Big omission in the decision-making here: Compatibility. While the M1 Macs are very powerful, the switch to ARM-based processors means that, even with the excellent Rosetta 2 emulation layer, there are some programs that simply don't work - or don't have all the capabilities they do on Intel-based Macs. Best example: Parallels, which lets you run Windows, other instances of the macOS, and other operating systems. There's finally a technical preview available, but even it won't run Windows. If you're a developer, Parallels and other virtual-machine platforms are a key tool. There are other apps with other issues as well, including some apps that may be proprietary to some workplaces. Over time, these problems will be worked out. But if you have to get a new Mac now, take a close look at your inventory of apps to see what will or will not work on the M1 systems.
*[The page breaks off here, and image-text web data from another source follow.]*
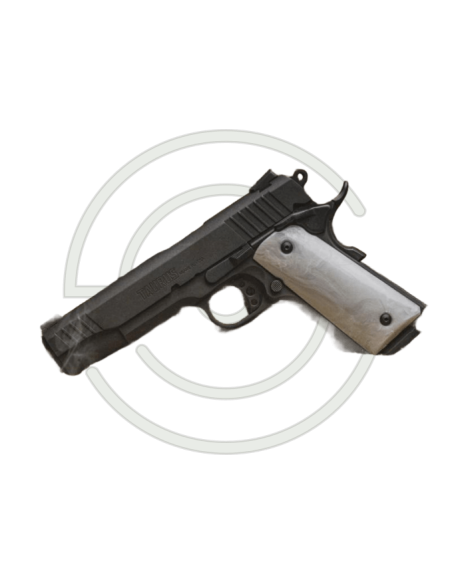 PLAQUETTES POLYMERE PT1911 BLANCHE | SHOOTINGSHOP ARMURERIE MODERNE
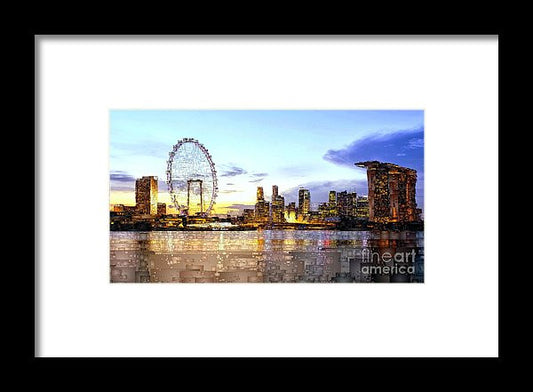 Framed Print - London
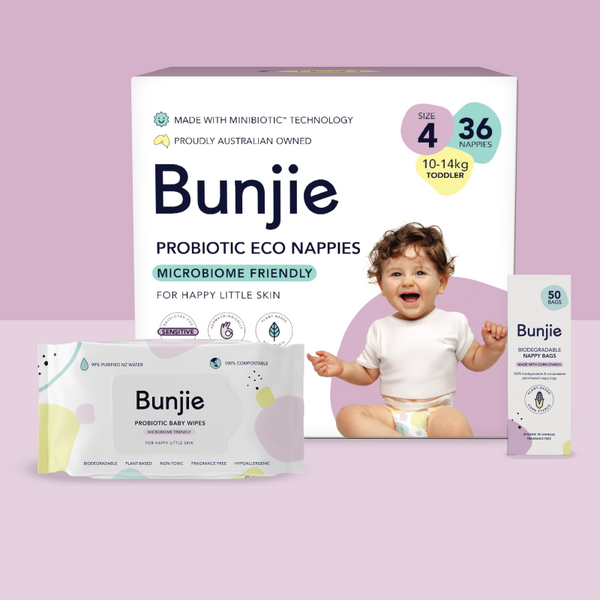 Probiotic Eco Nappies 7 Day Trial Pack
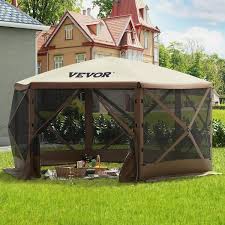 Vevor Camping Gazebo Tent 10 Ft X 10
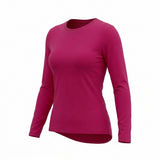 Bright Long Sleeve Basic Top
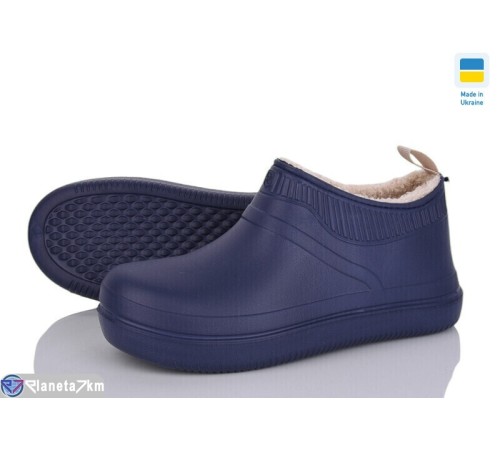 Калоші жіночі на весну/осінь (8 пар р.37-41) синій  "LEO"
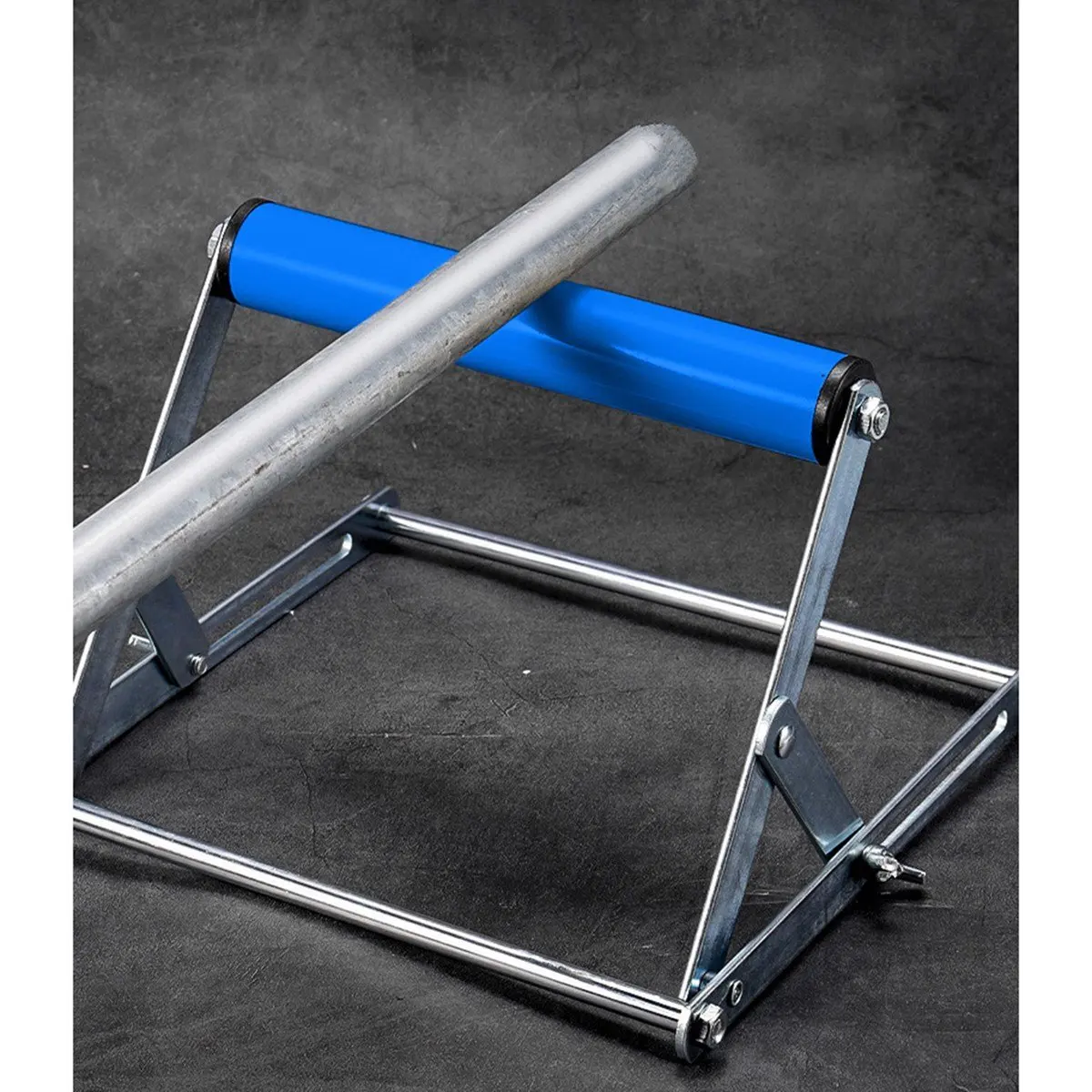 ~！【Best Seller】Adjustable Height Table Saw Roller-Stand Attachment,Cutting Machine Miter Saw Roller Support Stand for Support F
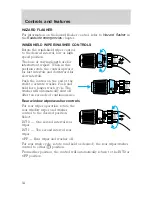 Preview for 55 page of Lincoln 1999 Navigator Owner'S Manual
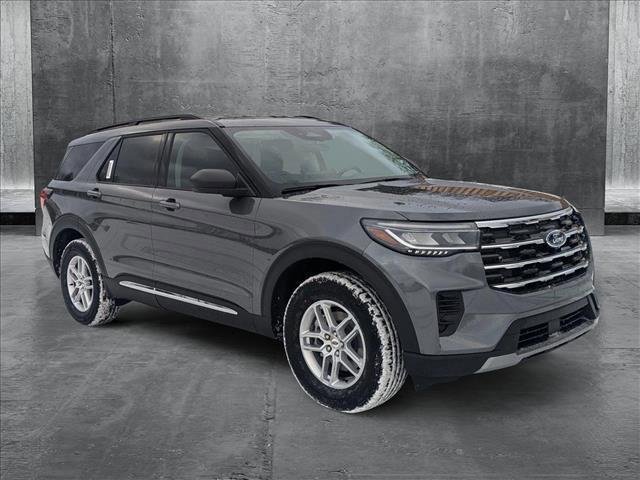 new 2025 Ford Explorer car, priced at $41,093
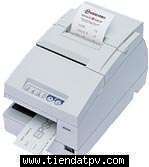 Foto Epson TM-H6000III paralelo beige Impresora tickets y documentos TPV Ep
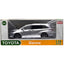 Mijo Exclusives Toyota Sienna 1:24 Scale Diecast Model Silver USA Exclusive
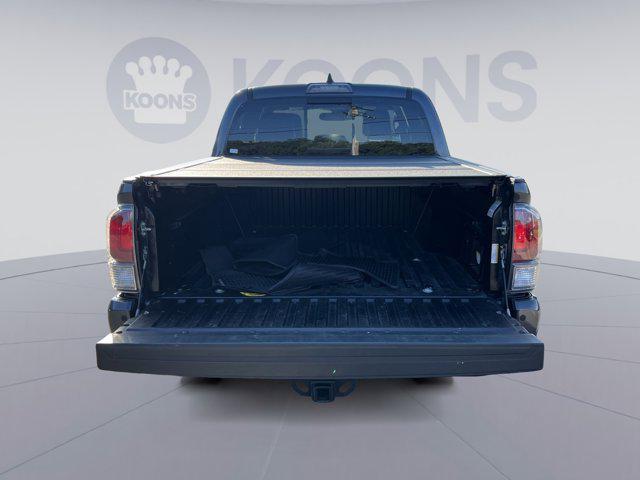 Photo of 2021 Magnetic Gray Metallic Toyota Tacoma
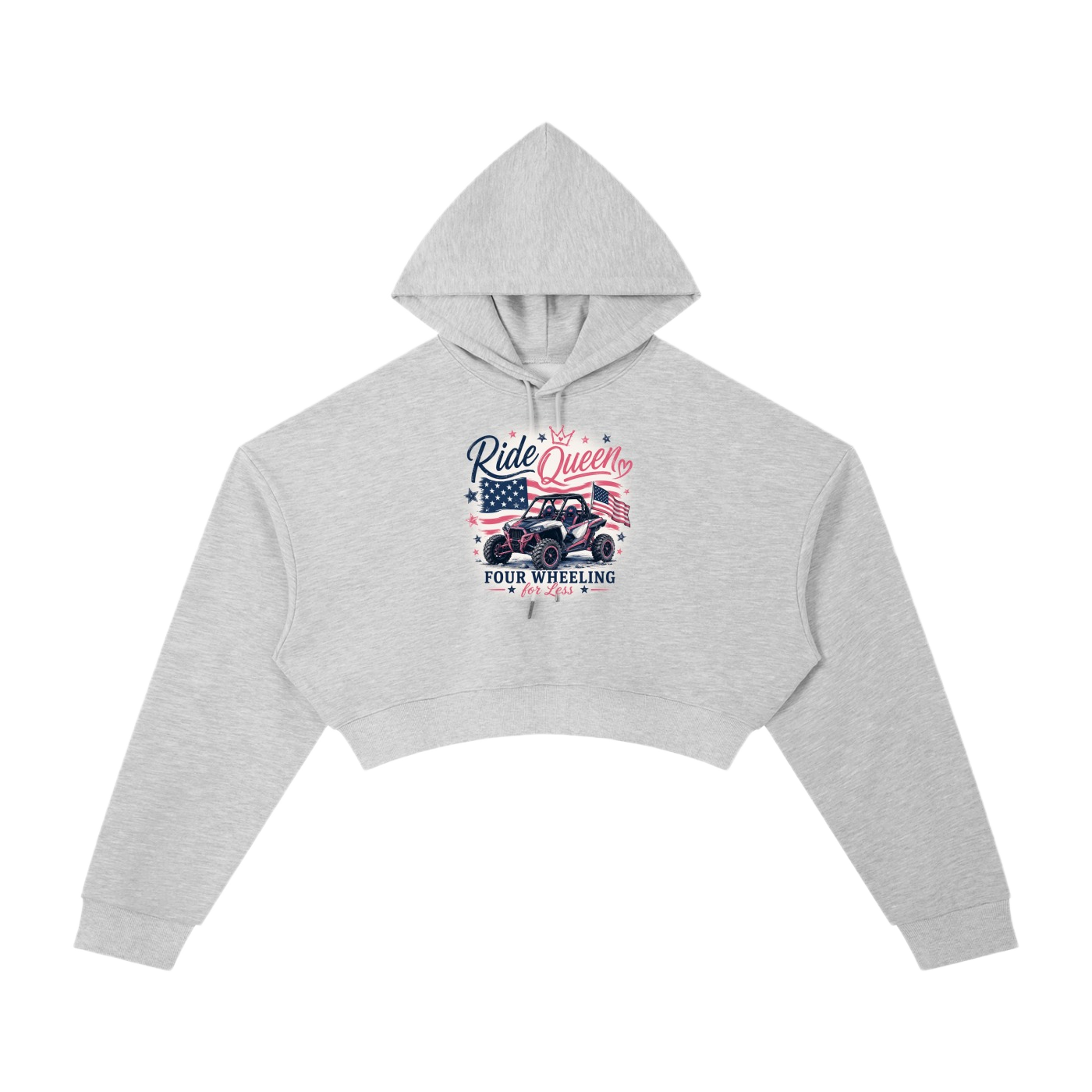 FWFL - WOMENS CROP HOODIE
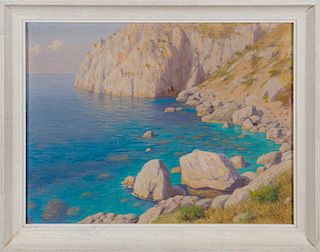 Willem Welters (1881-1972): Capri Coast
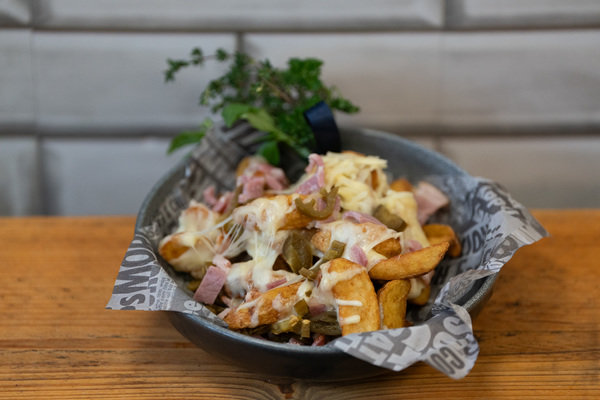 Bacon And Cheese Wedges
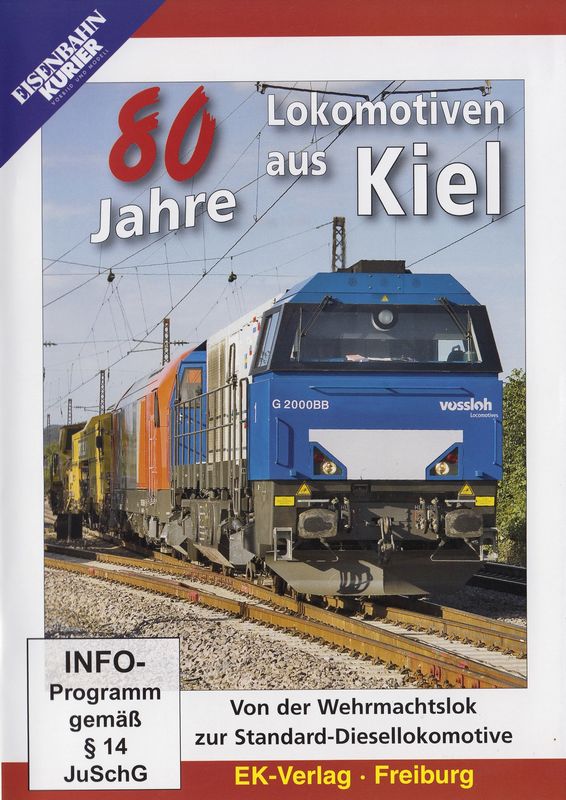80 Jahren Lokomotiven aus Kiel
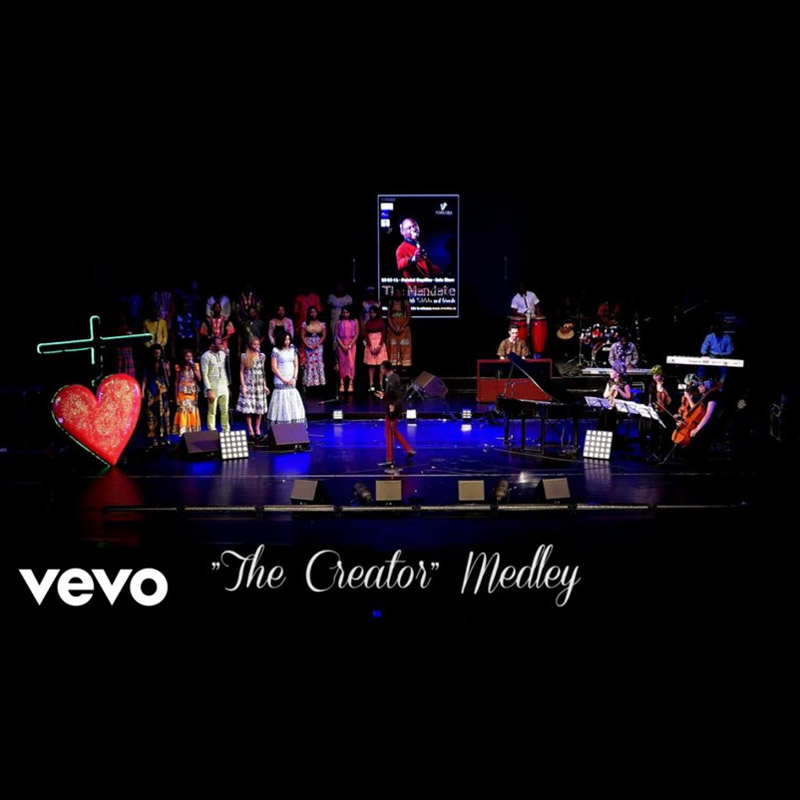 The Creator Medley (live) - Tobiloba lyrics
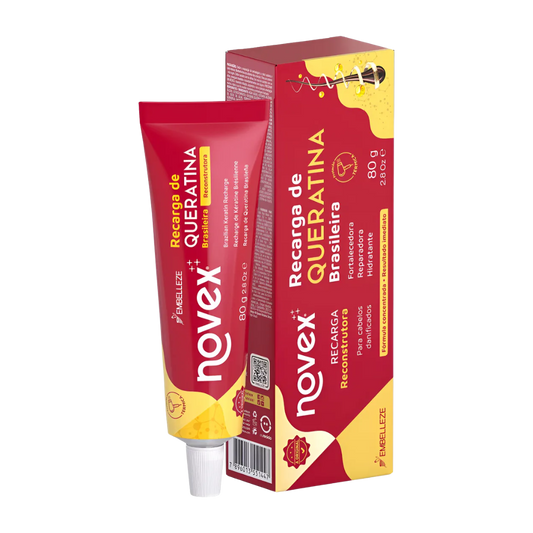 Recarga de Queratina - NOVEX - 80g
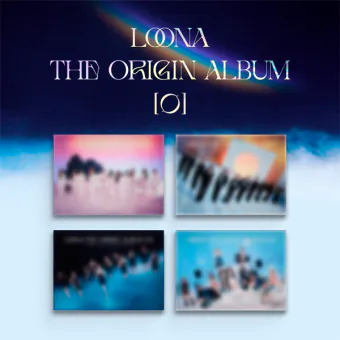 البوم اصلي النسخة العشوائية LOONA The Origin Album 0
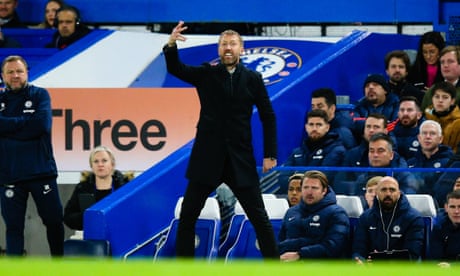 Graham Potter must be given time at Chelsea or aspiring coaches are doomed | Jonathan Wilson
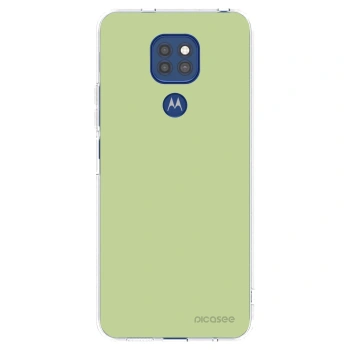Picasee husă transparentă din silicon pentru Motorola Moto G9 Play - Heavenly Hints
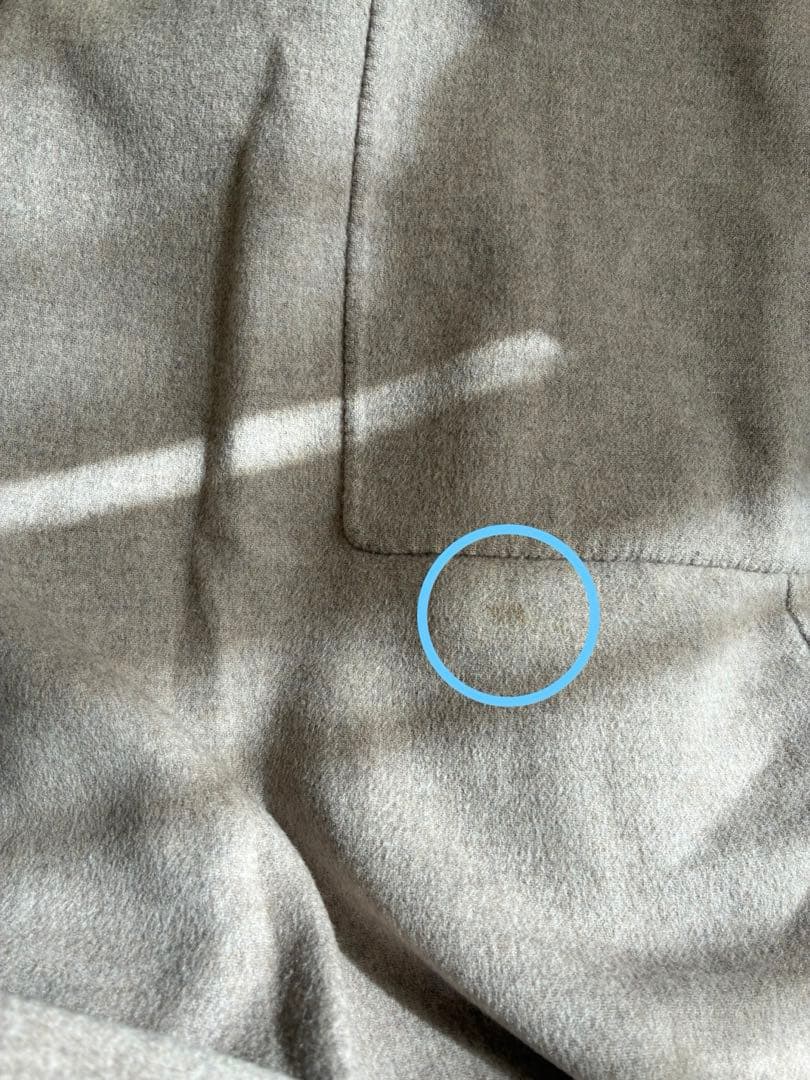 ちい！SLOBE IENA HAMILTONダブルフェイスウールチェスター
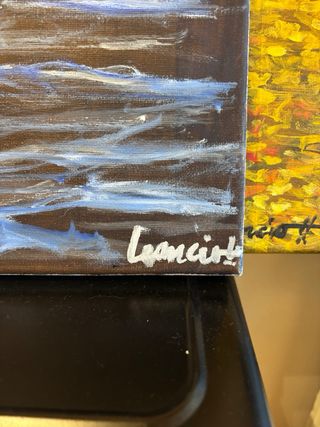 Cuadro Leonciopintor Acrílico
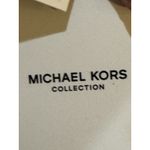 Michael Kors Collection Cashmere Sweater Tunic Women Light Blue Kangaroo Pocket Photo 10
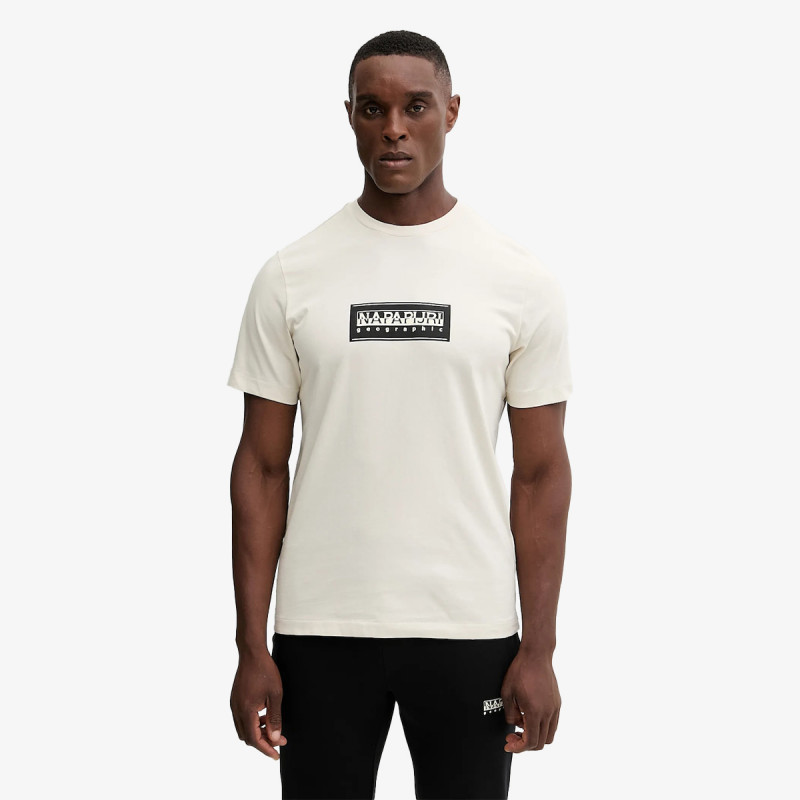 Napapijri Маица S-BOX LOGO SS 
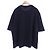 Hermès T-shirt in misto cashmere Blu Blu navy - vista 2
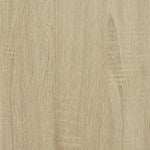 Storage Box Sonoma Oak 102x35x35 cm Engineered Wood - Bargainia.com - 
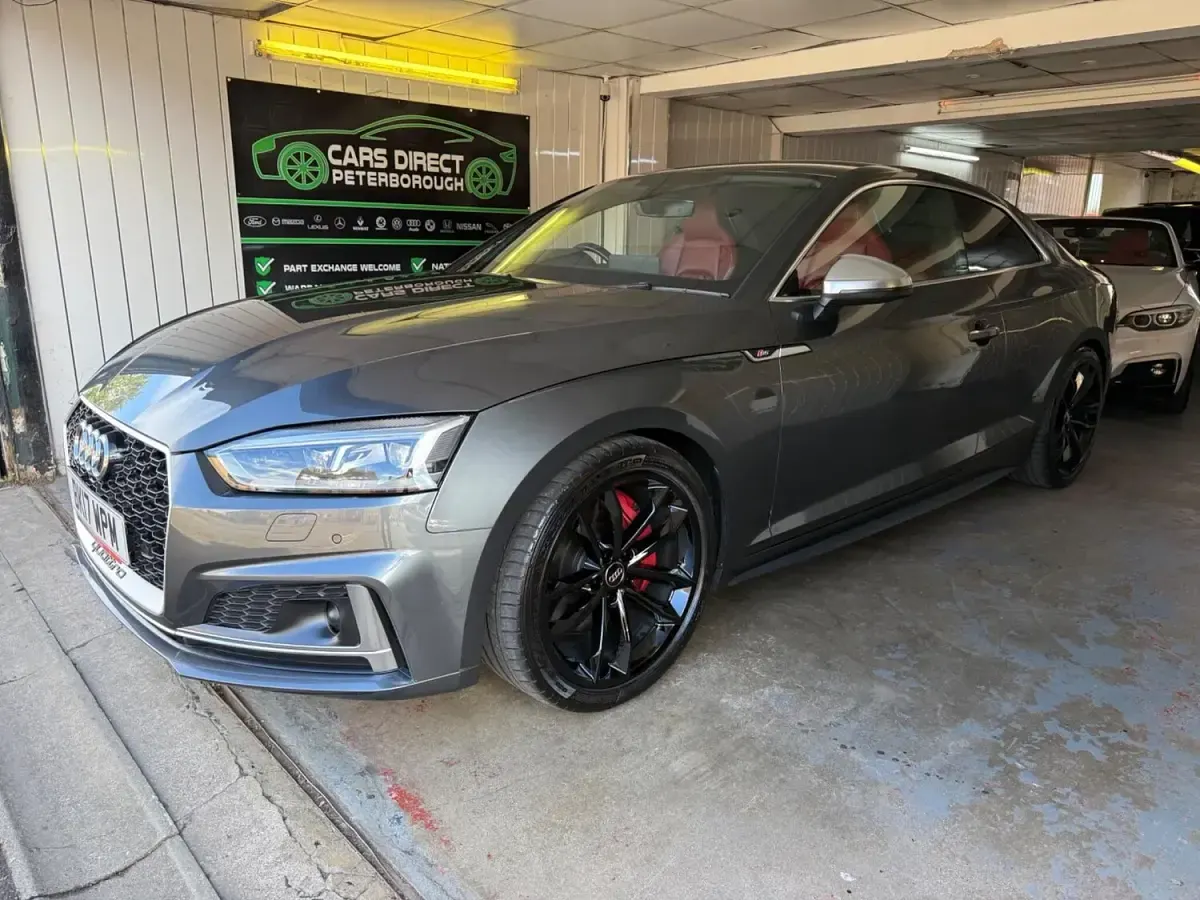 Used Audi A5 349 HP (256 kW) 2017 Grey Coupe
Thanks for reading. I did mention Windows and virtualization in the post. Cheers
Got my 13" M1 MacBook Pro with 16 gigs of RAM and 1TB storage. Unbelievably great! I replaced my 15" MacBook Pro with 32 gigs of RAM and i9 Processor (mostly concerned about AppleCare running out and the keyboard going bad). Sold it for a good amount so I'm happy with the extra $400 I had to pay to get this new laptop. It's so much better, though I would feel cramped with just two Thunderbolt 4 ports, but OWC's Thunderbolt 4 Hub I will have just as many ports as my 15" MacBook Pro, and each of the two ports on the computer has its own Thunderbolt controller! So each port on the hub has just as much speed through each port and more power in each port.